PHIL PONCE: How about that, too much federal involvement in something that some people perceive to be a local issue?

SEC. RICHARD RILEY: Well, I mean, it's up to them to want it, and I would presume all the states would want it. It's such a basic--he talks about basics. This is the very basic of basics, the number of pupils in a classroom. And I think it's very clear that you could take Title I funds under this proposal and use them for the state match. So you could use the federal funds to match these funds. And it would have just an enormous benefit, improvement, in my judgment, in education in this country.

PHIL PONCE: How about the whole issue of 100,000 more teachers, is there a teacher shortage?

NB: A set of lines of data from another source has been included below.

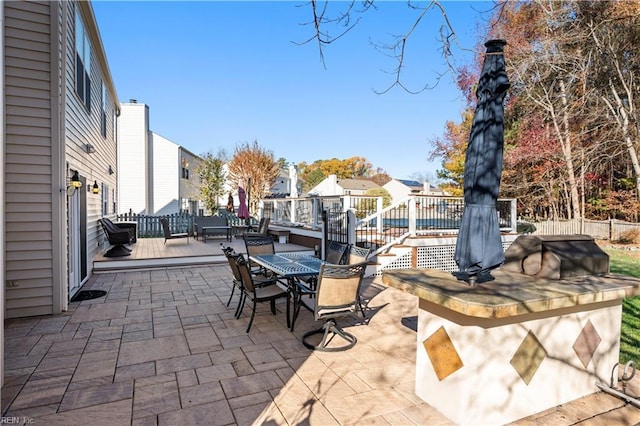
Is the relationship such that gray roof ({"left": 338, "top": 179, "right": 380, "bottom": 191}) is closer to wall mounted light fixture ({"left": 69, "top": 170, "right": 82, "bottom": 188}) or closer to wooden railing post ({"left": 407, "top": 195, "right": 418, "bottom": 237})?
wooden railing post ({"left": 407, "top": 195, "right": 418, "bottom": 237})

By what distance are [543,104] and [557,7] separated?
330cm

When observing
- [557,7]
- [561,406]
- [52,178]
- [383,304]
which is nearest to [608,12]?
[557,7]

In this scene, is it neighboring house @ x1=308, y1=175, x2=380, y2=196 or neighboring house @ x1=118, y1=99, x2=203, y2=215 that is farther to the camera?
neighboring house @ x1=308, y1=175, x2=380, y2=196

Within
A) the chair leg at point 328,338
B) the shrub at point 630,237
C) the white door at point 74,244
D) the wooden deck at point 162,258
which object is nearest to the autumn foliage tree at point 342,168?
the shrub at point 630,237

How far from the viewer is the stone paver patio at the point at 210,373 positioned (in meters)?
2.52

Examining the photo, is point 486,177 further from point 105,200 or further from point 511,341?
point 105,200

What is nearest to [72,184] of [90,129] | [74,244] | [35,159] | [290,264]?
[35,159]

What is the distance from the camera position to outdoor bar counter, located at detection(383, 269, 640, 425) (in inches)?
91.0

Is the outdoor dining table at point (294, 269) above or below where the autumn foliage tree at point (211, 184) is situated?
below

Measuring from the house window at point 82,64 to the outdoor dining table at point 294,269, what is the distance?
4852 mm

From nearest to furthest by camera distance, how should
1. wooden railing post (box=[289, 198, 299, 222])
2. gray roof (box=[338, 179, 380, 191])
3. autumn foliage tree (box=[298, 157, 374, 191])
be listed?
wooden railing post (box=[289, 198, 299, 222]), gray roof (box=[338, 179, 380, 191]), autumn foliage tree (box=[298, 157, 374, 191])

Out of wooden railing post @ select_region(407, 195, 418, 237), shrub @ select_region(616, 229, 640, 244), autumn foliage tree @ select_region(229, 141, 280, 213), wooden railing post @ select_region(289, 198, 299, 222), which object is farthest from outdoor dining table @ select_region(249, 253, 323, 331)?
autumn foliage tree @ select_region(229, 141, 280, 213)

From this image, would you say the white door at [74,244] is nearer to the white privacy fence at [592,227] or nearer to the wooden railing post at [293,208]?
the wooden railing post at [293,208]

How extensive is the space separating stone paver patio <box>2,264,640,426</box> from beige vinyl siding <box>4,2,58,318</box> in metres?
0.50
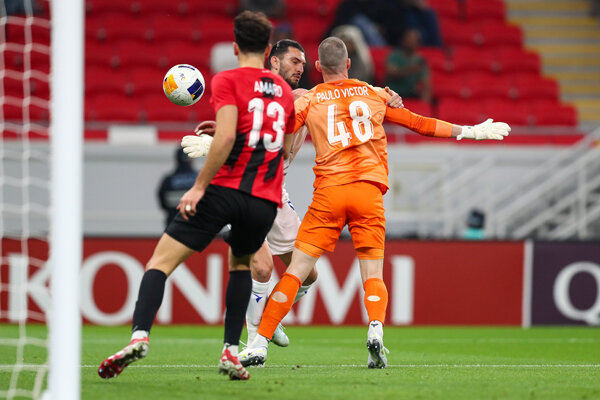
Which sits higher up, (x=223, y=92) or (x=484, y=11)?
(x=484, y=11)

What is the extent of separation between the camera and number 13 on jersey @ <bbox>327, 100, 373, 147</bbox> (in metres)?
6.50

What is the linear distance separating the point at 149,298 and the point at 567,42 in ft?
50.6

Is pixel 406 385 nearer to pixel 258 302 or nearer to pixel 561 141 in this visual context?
pixel 258 302

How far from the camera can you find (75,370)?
408 centimetres

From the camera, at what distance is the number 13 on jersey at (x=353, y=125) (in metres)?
6.50

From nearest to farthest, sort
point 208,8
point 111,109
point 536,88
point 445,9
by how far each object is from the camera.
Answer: point 111,109, point 536,88, point 208,8, point 445,9

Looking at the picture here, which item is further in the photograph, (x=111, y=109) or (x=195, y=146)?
(x=111, y=109)

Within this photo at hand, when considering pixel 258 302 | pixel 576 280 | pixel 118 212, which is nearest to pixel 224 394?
pixel 258 302

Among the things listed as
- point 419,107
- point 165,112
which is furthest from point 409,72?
point 165,112

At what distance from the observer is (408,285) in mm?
11828

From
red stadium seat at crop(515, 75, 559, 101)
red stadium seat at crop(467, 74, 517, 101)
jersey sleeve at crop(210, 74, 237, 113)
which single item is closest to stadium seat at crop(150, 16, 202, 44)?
red stadium seat at crop(467, 74, 517, 101)

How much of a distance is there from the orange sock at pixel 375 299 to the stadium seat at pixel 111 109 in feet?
31.2

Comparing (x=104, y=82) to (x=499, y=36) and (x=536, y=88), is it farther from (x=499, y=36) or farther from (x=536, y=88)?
Answer: (x=536, y=88)

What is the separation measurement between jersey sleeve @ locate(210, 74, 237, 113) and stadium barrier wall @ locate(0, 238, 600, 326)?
651cm
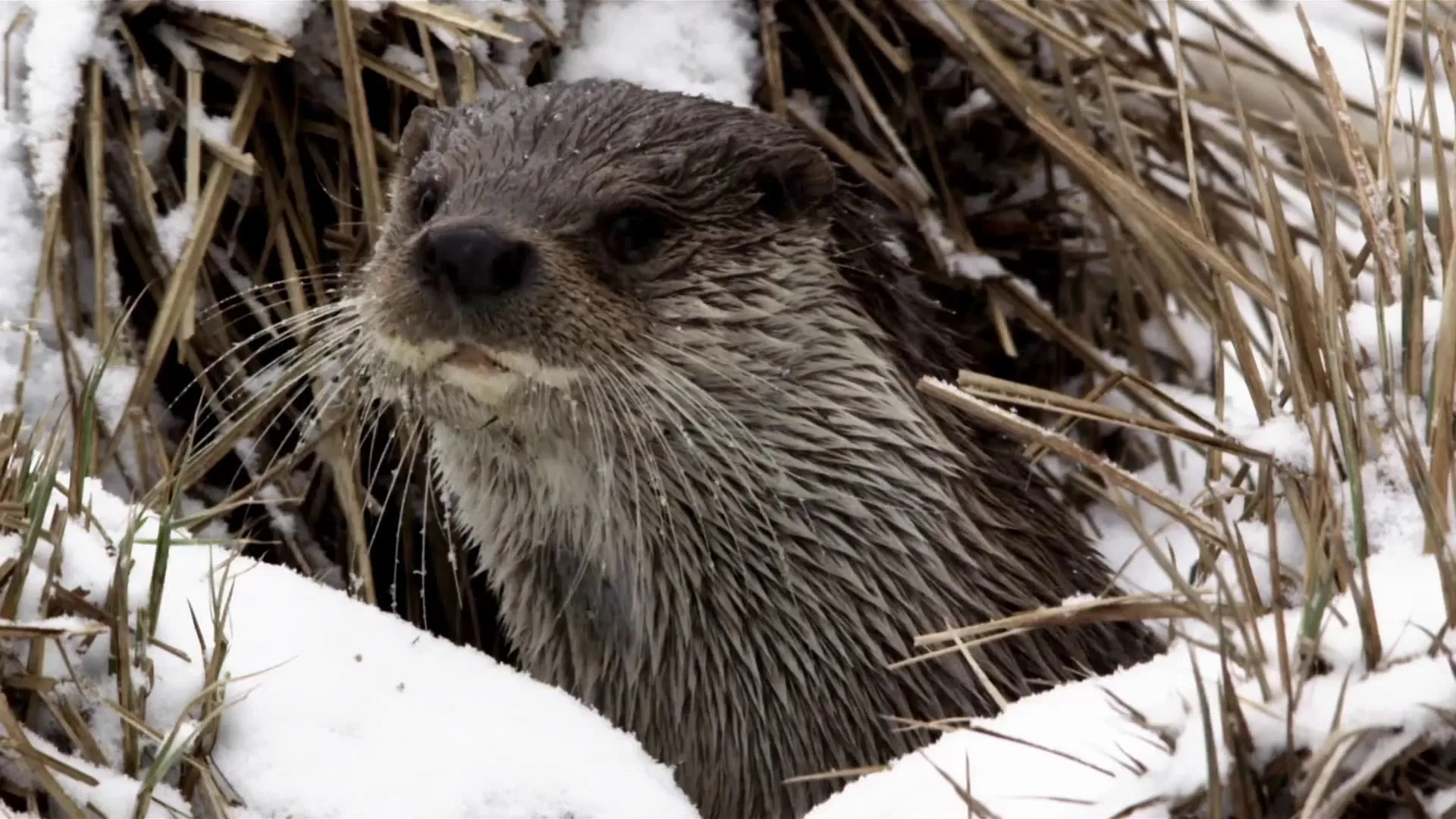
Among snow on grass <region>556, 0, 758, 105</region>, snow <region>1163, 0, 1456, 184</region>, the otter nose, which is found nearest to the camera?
the otter nose

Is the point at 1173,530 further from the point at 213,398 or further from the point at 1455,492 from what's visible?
the point at 1455,492

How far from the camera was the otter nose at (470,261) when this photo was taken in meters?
1.85

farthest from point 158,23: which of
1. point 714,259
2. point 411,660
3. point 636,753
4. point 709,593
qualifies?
point 636,753

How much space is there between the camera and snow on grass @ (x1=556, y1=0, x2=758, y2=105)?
261 centimetres

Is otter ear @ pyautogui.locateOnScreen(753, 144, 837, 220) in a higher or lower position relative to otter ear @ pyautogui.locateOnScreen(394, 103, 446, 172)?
higher

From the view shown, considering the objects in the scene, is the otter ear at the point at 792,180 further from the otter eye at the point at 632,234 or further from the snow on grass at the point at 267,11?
the snow on grass at the point at 267,11

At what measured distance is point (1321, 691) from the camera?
3.60ft

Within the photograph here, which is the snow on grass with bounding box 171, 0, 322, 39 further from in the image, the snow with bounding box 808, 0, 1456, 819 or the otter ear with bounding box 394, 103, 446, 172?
the snow with bounding box 808, 0, 1456, 819

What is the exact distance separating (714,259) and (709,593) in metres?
0.37

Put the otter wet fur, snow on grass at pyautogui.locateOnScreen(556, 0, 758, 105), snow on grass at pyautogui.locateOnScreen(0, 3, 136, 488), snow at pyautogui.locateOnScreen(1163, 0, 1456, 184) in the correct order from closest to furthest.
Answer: the otter wet fur → snow on grass at pyautogui.locateOnScreen(0, 3, 136, 488) → snow on grass at pyautogui.locateOnScreen(556, 0, 758, 105) → snow at pyautogui.locateOnScreen(1163, 0, 1456, 184)

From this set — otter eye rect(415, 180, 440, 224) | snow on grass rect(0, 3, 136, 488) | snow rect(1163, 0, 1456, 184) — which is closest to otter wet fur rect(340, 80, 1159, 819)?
otter eye rect(415, 180, 440, 224)

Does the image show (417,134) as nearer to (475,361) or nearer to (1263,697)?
(475,361)

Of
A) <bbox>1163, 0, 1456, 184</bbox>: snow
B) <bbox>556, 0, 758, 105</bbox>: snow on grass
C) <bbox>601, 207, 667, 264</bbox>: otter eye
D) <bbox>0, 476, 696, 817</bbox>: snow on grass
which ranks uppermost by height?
<bbox>1163, 0, 1456, 184</bbox>: snow

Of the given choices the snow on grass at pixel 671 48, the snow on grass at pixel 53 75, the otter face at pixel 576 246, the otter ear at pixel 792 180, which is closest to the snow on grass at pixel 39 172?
the snow on grass at pixel 53 75
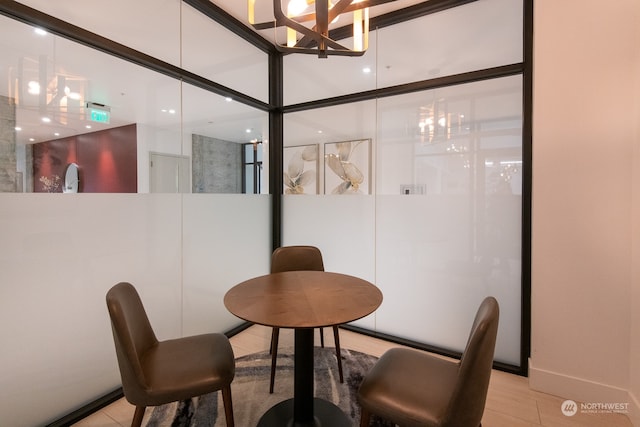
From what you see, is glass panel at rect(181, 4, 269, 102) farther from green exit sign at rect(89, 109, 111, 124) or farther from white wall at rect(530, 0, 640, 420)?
white wall at rect(530, 0, 640, 420)

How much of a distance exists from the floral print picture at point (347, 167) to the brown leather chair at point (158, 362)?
187 centimetres

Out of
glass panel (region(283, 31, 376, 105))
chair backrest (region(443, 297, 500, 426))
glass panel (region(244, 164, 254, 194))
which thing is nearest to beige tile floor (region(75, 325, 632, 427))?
chair backrest (region(443, 297, 500, 426))

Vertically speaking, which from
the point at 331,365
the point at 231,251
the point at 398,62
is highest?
the point at 398,62

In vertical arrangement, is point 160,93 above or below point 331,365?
above

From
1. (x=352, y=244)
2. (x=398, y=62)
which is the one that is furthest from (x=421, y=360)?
(x=398, y=62)

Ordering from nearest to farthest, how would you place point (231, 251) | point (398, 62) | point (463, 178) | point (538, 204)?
1. point (538, 204)
2. point (463, 178)
3. point (398, 62)
4. point (231, 251)

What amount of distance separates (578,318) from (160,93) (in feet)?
11.2

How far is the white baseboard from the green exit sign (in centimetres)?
343

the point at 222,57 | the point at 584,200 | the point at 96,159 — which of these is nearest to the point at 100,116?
the point at 96,159

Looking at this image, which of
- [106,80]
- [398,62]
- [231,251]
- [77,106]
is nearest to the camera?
[77,106]

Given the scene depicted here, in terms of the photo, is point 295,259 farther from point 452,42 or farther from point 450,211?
point 452,42

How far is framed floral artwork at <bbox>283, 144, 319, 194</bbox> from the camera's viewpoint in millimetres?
3309

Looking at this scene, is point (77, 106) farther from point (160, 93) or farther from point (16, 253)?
point (16, 253)

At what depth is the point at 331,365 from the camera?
245 centimetres
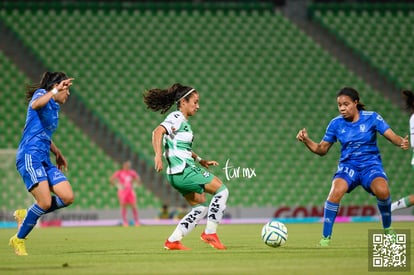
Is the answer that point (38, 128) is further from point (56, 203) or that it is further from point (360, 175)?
point (360, 175)

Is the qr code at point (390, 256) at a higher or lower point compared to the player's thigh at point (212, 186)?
lower

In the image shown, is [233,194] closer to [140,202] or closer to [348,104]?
[140,202]

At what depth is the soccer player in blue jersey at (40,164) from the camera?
9.74 m

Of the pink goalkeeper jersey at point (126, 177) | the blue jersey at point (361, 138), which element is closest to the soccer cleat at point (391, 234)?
the blue jersey at point (361, 138)

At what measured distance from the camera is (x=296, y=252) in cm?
962

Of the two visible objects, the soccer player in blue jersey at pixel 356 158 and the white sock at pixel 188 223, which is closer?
the white sock at pixel 188 223

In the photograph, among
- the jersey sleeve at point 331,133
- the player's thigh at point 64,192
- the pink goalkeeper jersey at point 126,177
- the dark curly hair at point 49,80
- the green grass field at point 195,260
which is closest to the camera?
the green grass field at point 195,260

REP. WILLIAM GOODLING: No. As a matter of fact, there isn't anyplace that you can't go that some young person is clerking in a store who is a certified teacher and can't get a job. Now, you know, if you want to talk about quality, that's one thing, but let's make sure that those who are presently teaching--you know, my whole argument with the President last year was if 40 percent of the youngsters have a difficult time reading in the third grade level by the time they get to the end of third grade, wouldn't you first look at teacher preparation, wouldn't you look about preschool readiness programs for those youngsters? Of course, our idea was no, let's just test them and somehow or other the problem will go away. But there are 100,000--200,000 maybe--young people out there, certified Now, do they need additional training? Yes. Probably everybody in the school district needs additional training at the present time. Do elementary teachers need help in math and in science? Of course. They haven't had all of the basic math and science courses in high school, and they don't have any in college, and all of a sudden you're asking them to teach math and science. And so the teachers are out there. Now, you know, can we give them an incentive to go where they're most needed, center city, real rural America? Yes, I don't have any problem with that.

PHIL PONCE: Enough teachers?

SEC. RICHARD RILEY: Well, these programs can be used to recruit good quality teachers to help with their education and to then of course make sure the state has a test to give them to see that they're competent. It is quality teachers. This is not just bodies to bring the numbers down. We're talking about quality teachers. And we're also talking about modernizing school buildings. Those are two very basics. If you bring the numbers down, you need more teachers, and you need more space. This is a thoughtful program that the President has come forth with, a federal government priority just like we did in Sputnik, prioritizing math and science, and it has worked beautifully. We did that with the GI bill. The government now, the federal government is saying we've got the highest enrollment ever in the history of the country. It's going up for the next ten years. So we think this is a good national priority for us to help states and local school districts with and makes a whole lot of sense.

PHIL PONCE: How about that, Congressman, 5,000 more buildings the president talked about--either modernize or build?

REP. WILLIAM GOODLING: It's amazing. In ‘95 they cut that out, any modernization, any additions. ‘96, the administration cut out all of that money. They said that that's the responsibility for the local school district and for the state. And I agree with that. But we have to get off their back to free up the money. He says now you can take your chapter one money and use it as a match. What happens to the rest of the chapter one program throughout there if you did that? You see, it's the old we throw out the carrot and then we promise but we don't deliver the money.

PHIL PONCE: But at this point, 5,000 more either new buildings or renovated ones, is that a national need?

REP. WILLIAM GOODLING: Is it a national need? Well, there are some center city schools--there's no question--we tried to modernize here in D.C.. We tried to renovate. We couldn't get it through. The Congress couldn't get it through the administration. Why don't you remove Davis Bacon? You want to help ‘em back there do renovating of school business, you want to get ‘em new buildings--propose the elimination Davis Bacon. You cut the cost by a third.

PHIL PONCE: We'll have to take up Davis Bacon some other time. We're out of time. Thank you both.